MONROE, Wash. - Just a couple of years ago, police in Monroe rarely had to do any outreach to support people who are homeless.
But for the first time this year, an officer has been designated full-time to combat homelessness, a sign the problem is growing in smaller towns.
On Thursday the outreach team took Q13 News along where the landscape of their work looks different from bigger cities.
Monroe Police Officer Justin Springer doesn’t spend his days like most officers. Much of his time is paired up with social worker Elisa Delgado.
“The population we work with is primarily those struggling with homelessness due to their addictions,” Delgado said.
One of the first locations they went looking is behind a strip mall next to a wooded area near Chain Lake Center.
There were piles of trash, much of it just basic necessities like clothes, shoes and hygiene products. There were also a lot of drug needles scattered around.
In Monroe, homelessness is not in your face but it doesn’t mean it’s not growing. Homeless people are not camping out in the open like in many big cities. Instead, they are hiding in the woods.
So in order to reach them, the two have to walk for miles going into the deep woods. Along the way, Q13 News saw signs of life like trash, food and even what looked like a partial tree house.
“They are basically building a fort if you will,” Springer said.
Springer was never trained in the academy for this kind of work, but policing is different now.
“I think you have to change. I think you have to evolve,” Springer said.
On many days, it takes hours canvassing the woods to find a single person.
“There was a recent camp here,” said Springer.

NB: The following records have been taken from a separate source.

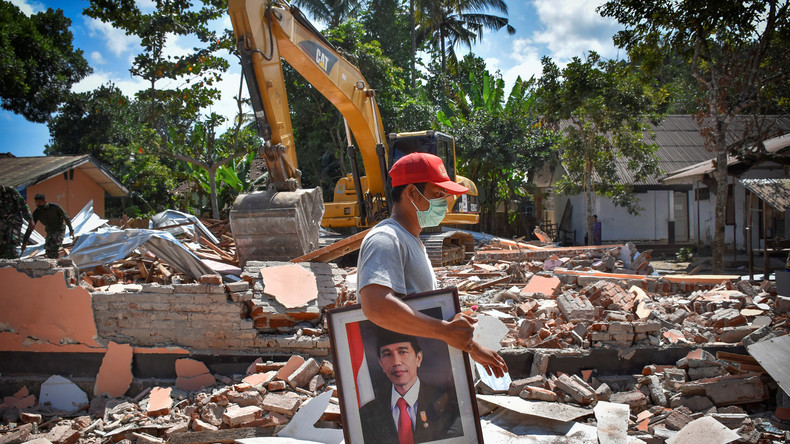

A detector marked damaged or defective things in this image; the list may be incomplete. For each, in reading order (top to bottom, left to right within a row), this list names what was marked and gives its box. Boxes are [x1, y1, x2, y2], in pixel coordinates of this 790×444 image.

damaged roof [0, 156, 128, 198]
earthquake damage [1, 217, 790, 442]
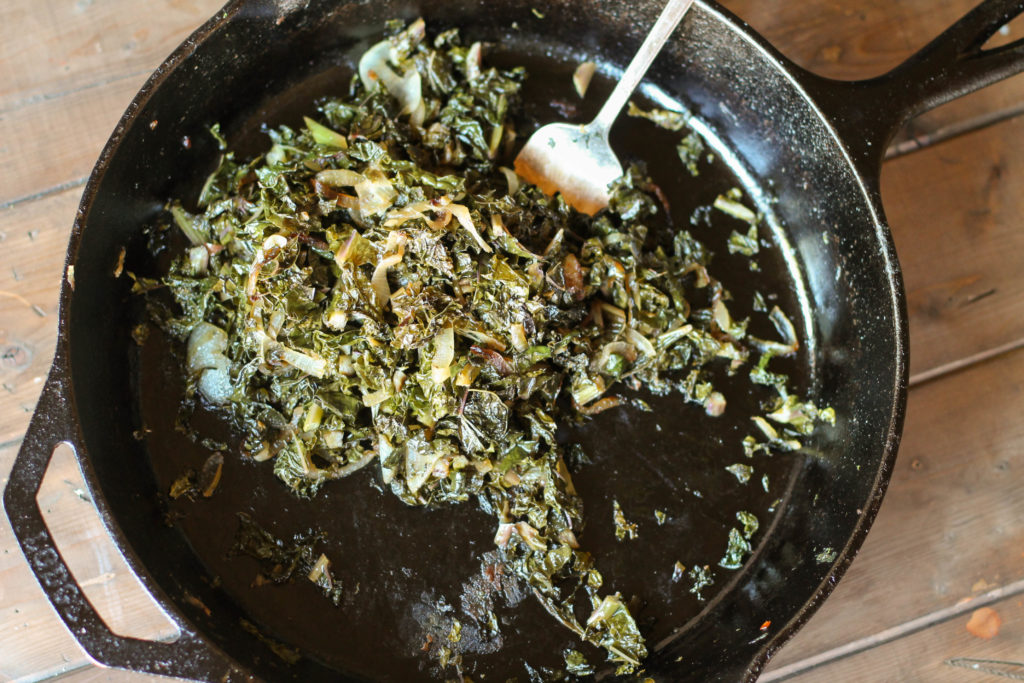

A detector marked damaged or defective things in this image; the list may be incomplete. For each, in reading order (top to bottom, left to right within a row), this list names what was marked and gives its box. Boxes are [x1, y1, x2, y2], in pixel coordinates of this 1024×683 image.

charred kale bit [144, 18, 831, 675]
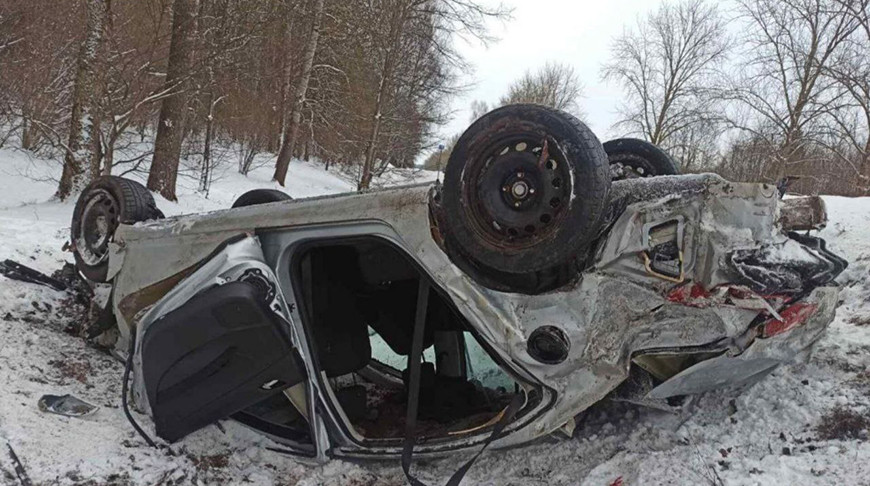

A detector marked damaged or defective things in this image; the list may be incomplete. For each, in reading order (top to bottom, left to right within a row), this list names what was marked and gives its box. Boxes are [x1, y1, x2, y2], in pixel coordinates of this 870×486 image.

broken plastic piece [37, 394, 99, 418]
overturned white car [70, 104, 852, 480]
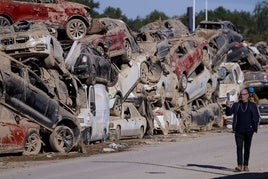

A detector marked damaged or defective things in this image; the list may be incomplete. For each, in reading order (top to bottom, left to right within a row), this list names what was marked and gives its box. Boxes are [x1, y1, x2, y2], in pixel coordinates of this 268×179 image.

dented car body [0, 0, 91, 39]
rusted car panel [0, 0, 92, 39]
rusted car panel [80, 17, 139, 60]
rusted car panel [0, 103, 41, 155]
rusted car panel [0, 51, 81, 152]
dented car body [0, 52, 81, 153]
rusted car panel [109, 102, 147, 140]
rusted car panel [154, 105, 183, 135]
rusted car panel [170, 35, 207, 91]
rusted car panel [185, 63, 219, 103]
rusted car panel [218, 62, 245, 106]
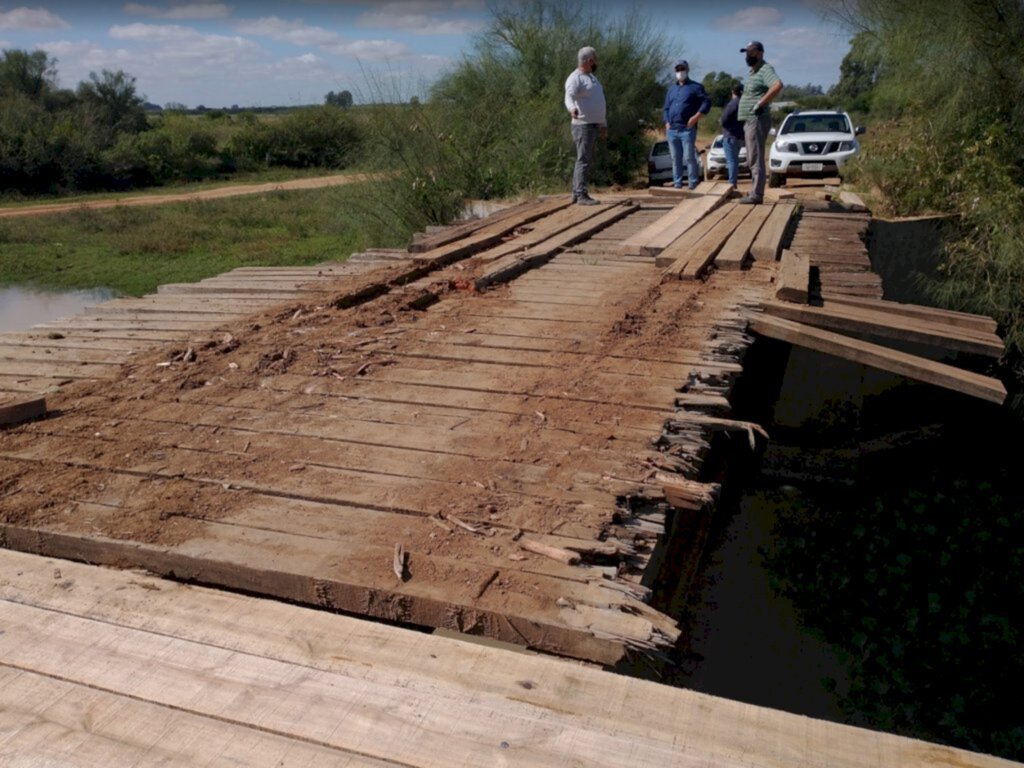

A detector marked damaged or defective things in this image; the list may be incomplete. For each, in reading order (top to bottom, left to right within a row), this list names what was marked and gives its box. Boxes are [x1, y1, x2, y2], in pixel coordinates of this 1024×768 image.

The last time the two were at the camp Springer was referring to, they found a couple. They don’t know where that couple is today and just like them, there are dozens hiding in the woods.

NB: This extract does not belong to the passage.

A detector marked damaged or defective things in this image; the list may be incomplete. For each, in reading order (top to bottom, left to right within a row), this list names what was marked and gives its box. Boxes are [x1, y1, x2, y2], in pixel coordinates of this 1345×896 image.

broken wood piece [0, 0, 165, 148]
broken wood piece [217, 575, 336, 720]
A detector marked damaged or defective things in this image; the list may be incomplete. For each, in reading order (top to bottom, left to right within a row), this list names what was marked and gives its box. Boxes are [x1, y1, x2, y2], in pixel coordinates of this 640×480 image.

But after several hours of searching, they finally spot a tarp and quickly it’s obvious the outreach team knows the person under the tarp well.
Springer knows the name of the man who is taking refuge under the tarp on private property behind a Walmart. Springer says the man has been homeless for years.
“It can be crushing to see that out in the elements when it’s cold and it’s raining,” Springer said.
They ask the man if he is ready to get help. The response is yes.
“For us that’s a success. Hopefully he will follow through,” Delgado said.
They are cautiously optimistic because he’s said yes before and never showed up, but Delgado and Springer say they won’t stop showing up, no matter how many times it takes.
Why? Because there are success stories. One example, Springer says, is a man they helped who was addicted to drugs and responsible for 100 vehicle prowls over three years.
That man is off of drugs now, not only working but also doing his own outreach to help other homeless people in Monroe.